■ **WHAT THE TASK REQUIRES**
Copy these entries without the pictures, and switch every "closest" to "nearest". Leave everything else the same.

■ **PROVIDED RECORDS**
----

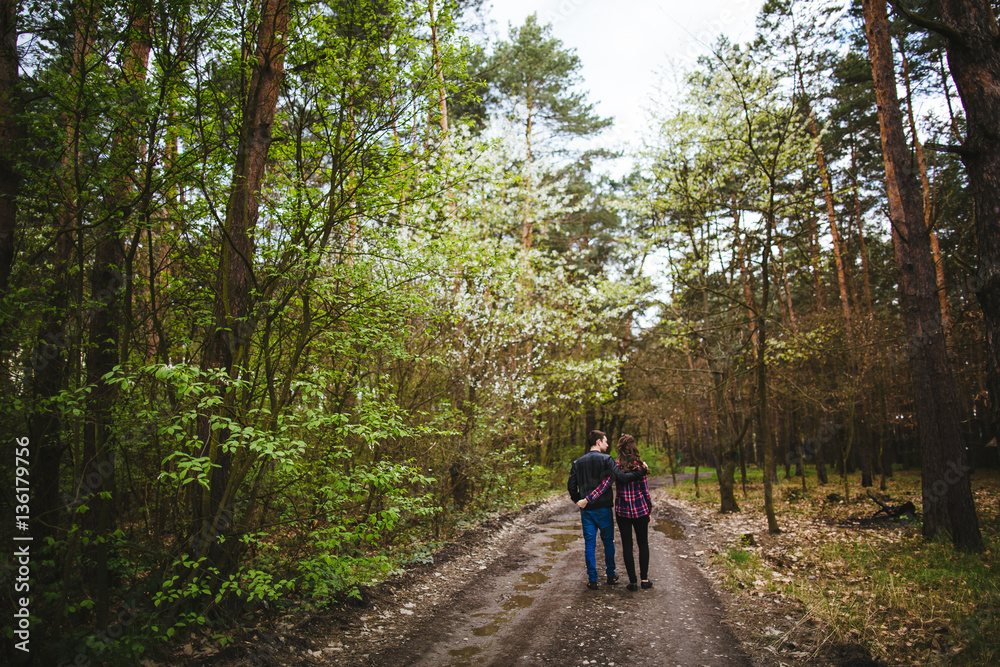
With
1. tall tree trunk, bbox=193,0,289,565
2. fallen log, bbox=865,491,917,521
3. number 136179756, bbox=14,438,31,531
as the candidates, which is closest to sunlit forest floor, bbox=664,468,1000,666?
fallen log, bbox=865,491,917,521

----

■ **SOLUTION FOR THIS EXERCISE**
With
1. tall tree trunk, bbox=193,0,289,565
2. fallen log, bbox=865,491,917,521
3. number 136179756, bbox=14,438,31,531
as the candidates, which is nearest to sunlit forest floor, bbox=664,468,1000,666?
fallen log, bbox=865,491,917,521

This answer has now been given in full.